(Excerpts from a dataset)
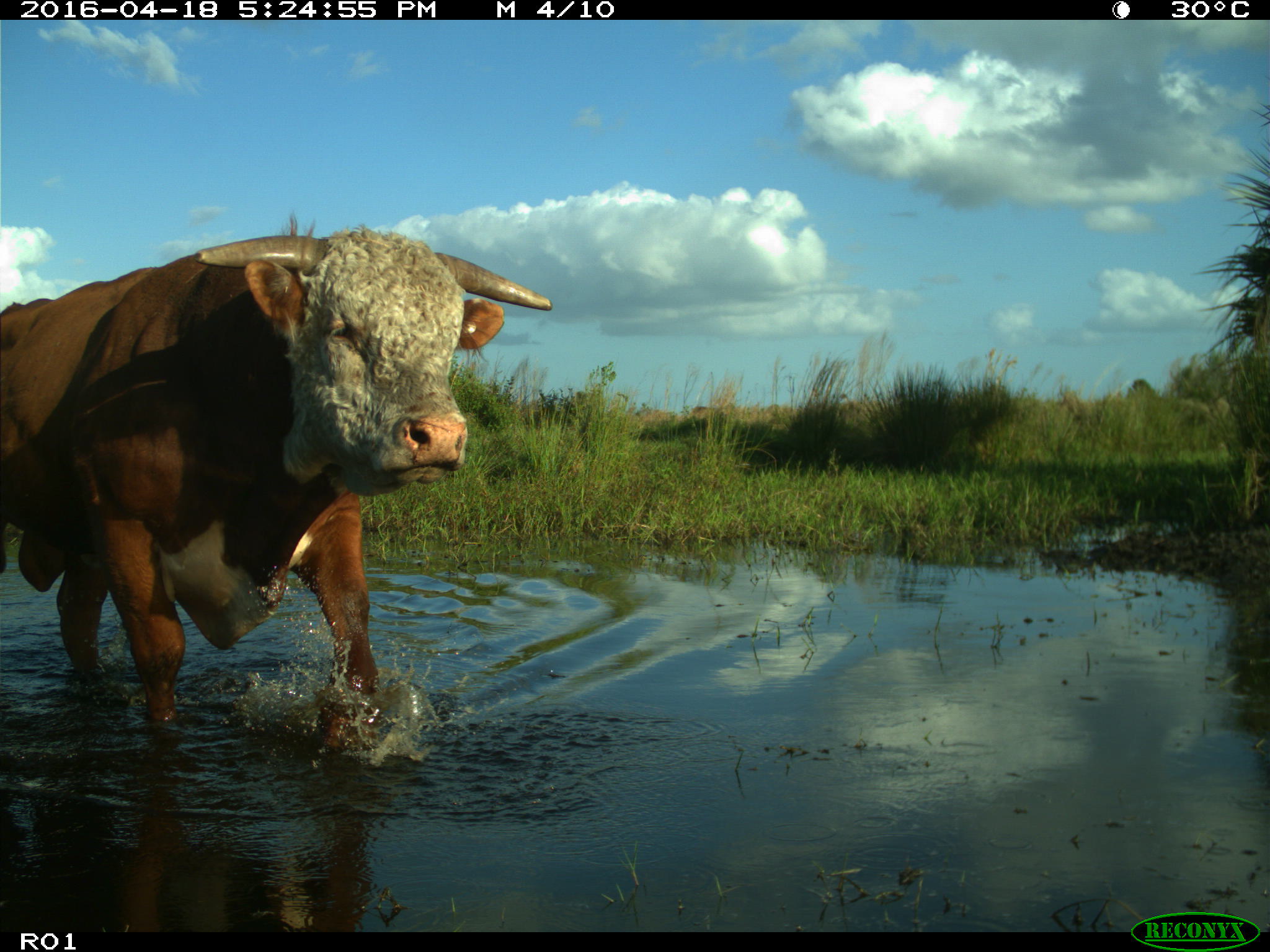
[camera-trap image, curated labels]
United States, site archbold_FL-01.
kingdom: Animalia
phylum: Chordata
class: Mammalia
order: Artiodactyla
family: Bovidae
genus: Bos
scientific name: Bos taurus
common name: domestic cow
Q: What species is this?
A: Bos taurus (domestic cow).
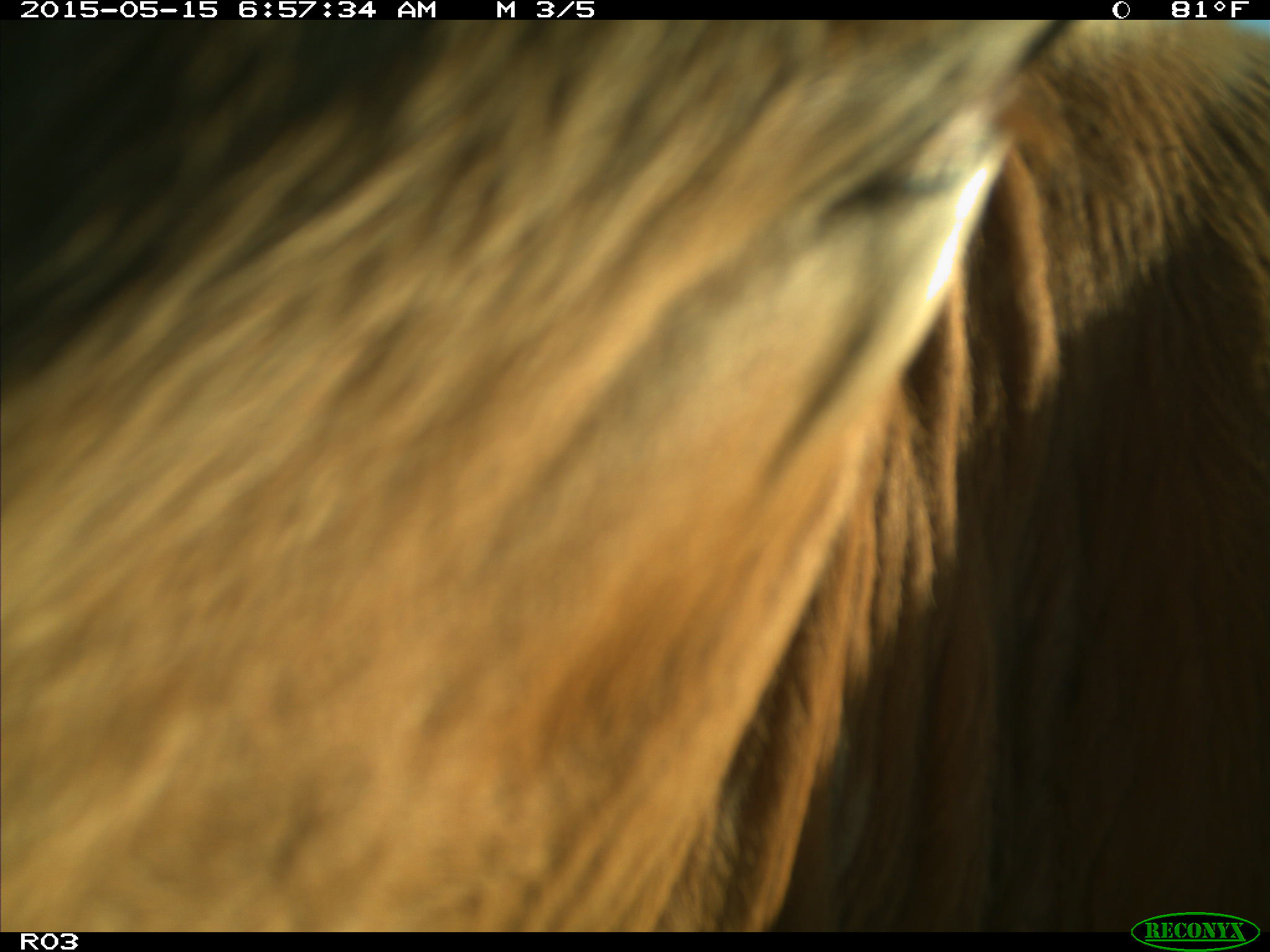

### Task directions
Although the records above contain pictures, output every line exactly and leave the pictures out.

### Answer box
[camera-trap image, curated labels]
United States, site archbold_FL-01.
kingdom: Animalia
phylum: Chordata
class: Mammalia
order: Artiodactyla
family: Bovidae
genus: Bos
scientific name: Bos taurus
common name: domestic cow
Q: What species is this?
A: Bos taurus (domestic cow).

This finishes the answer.